You should first look at your battery. If your battery is good and your 110 amp alt is working good then you will get a little dimming in lights but that is all.
A good alt is of no benefit if the battery is not good.


----------



## Bandit (Jan 5, 2005)

Chris
Do a search for " High Output Alternators " on this Forum ,and You will find All 
Your Questions answered , including After-Market Suppliers with Links.

Bob
.


----------



## Mark Witcher (Feb 21, 2004)

You shouldnt need a bigger alternator. I have 3 plow trucks. Ford PSD with 130 amp, and two chevys with 98amp and 102amp. Never had any problems.


----------



## cet (Oct 2, 2004)

Are you doing a lot of driveways? They are hard on the electrical system as you only drive a few feet before using the plow again. You might look into adding a second battery as well.


----------



## chriscasto22 (Oct 30, 2004)

have three small parking lots and 10 driveways, i understand that the lights will dim a little but not enought to shut down the heat and radio and alll the interior lights. i am going to have the battery tested this week to see if they are fine before purchasing a new alternator. however might invest in a new one because i want to add an additional strobe or two.. thanks for all the good advice, keep it coming . chris


----------



## Paulie (Dec 14, 2004)

chriscasto22
Check out this site http://www.ohiogen.com/ 
Maybe they can help.


----------



## oldmankent (Mar 2, 2001)

Your PSD alternator should be better than 110 from the start. Make sure your batteries are in good shape. They both have to be. You can get a bolt on 200 amp alternator through ebay for decent money. Just put one on my truck. Haven't noticed any difference from it and my stock alternator.


----------



## ZamboniHDB (May 8, 2004)

Maybe I haven't looked hard enough, but not more than three months ago I couldn't find a high output alternator for the 6.0 PSD. No problem in finding one for the 7.3 PSD though. Better yet, I should pick up the phone and speak with one of the suppliers that I have dealt with before.

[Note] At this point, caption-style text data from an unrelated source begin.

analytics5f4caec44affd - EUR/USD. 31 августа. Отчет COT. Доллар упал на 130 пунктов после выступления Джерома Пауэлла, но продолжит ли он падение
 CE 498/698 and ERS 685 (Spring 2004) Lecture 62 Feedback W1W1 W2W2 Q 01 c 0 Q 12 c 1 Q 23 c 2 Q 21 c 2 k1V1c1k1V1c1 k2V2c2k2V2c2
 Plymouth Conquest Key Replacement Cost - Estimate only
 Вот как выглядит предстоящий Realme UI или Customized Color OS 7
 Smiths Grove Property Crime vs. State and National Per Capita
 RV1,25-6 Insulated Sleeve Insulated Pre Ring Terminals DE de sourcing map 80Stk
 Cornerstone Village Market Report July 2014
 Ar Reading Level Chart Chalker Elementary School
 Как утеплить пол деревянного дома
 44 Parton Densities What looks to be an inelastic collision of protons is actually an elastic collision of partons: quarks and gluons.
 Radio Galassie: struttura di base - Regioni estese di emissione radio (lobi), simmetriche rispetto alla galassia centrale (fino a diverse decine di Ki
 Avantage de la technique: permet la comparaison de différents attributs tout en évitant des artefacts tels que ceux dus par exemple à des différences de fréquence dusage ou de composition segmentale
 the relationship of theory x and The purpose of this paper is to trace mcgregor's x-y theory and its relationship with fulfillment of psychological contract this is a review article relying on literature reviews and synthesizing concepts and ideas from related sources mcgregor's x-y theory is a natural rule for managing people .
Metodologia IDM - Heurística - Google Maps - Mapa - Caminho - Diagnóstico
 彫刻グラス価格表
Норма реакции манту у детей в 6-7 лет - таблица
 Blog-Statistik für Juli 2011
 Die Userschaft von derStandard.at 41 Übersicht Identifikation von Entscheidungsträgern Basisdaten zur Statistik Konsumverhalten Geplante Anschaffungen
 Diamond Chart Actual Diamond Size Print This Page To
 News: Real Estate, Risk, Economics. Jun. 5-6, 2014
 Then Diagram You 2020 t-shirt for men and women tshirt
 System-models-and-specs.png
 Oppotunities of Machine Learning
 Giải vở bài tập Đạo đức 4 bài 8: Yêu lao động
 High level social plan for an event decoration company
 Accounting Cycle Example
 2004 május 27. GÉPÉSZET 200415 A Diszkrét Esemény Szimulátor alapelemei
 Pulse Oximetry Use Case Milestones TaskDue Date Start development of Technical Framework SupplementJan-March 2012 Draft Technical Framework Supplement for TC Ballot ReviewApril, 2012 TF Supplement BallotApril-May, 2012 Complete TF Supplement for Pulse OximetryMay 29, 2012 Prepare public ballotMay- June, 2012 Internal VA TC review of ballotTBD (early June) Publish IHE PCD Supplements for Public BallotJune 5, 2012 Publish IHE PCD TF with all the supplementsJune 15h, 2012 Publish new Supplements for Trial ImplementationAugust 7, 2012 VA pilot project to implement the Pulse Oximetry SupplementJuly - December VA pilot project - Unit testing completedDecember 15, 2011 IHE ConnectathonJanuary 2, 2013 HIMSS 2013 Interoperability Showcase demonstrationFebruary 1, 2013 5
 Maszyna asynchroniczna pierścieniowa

http://www.4alterstart.com/

http://www.alternatorparts.com/

Just my .02¢
Rick


----------



## boba (Jun 19, 2000)

I have a 203 F350 psd. Truck has strobes/flashers, high intensity backup lights, 2 way radio, scanner and other power sucking items. Last year with the ford alternator it was a nightmare. Changed to one by Ohio Re-manufacturing. 180 at idle 210 under load. You also need to upgrade your wires. Also I installed an auxiliary idle control. No problems this year.


----------



## scuba875 (Dec 22, 2004)

I did the same and upgraded my alt to a 200 amp. I get 130 at idle and 200 max. I replaced all factory wires with 1 ga they recomended 2 ga but I had the 1 laying around so I used it up. I can run heat radio strobes light bar no problems anymore. I got my alt from http://motorcityreman.com/ cost with shipping was $210.00


----------



## ZamboniHDB (May 8, 2004)

I forgot about Motor City. I have a guy who works for me that bought a high output alternator from there. He had a problem with his alternator a little while after he got it and Motor City stood behind their product as promised.

Rick


----------



## scuba875 (Dec 22, 2004)

I have been very happy with them I talked to the guy on the phone his price was cheaper than what was advertised on the web page and it came on the day promised. The best part was the price. I was going to get a powermaster for $350 but found these guys and they saved me a ton of money.


----------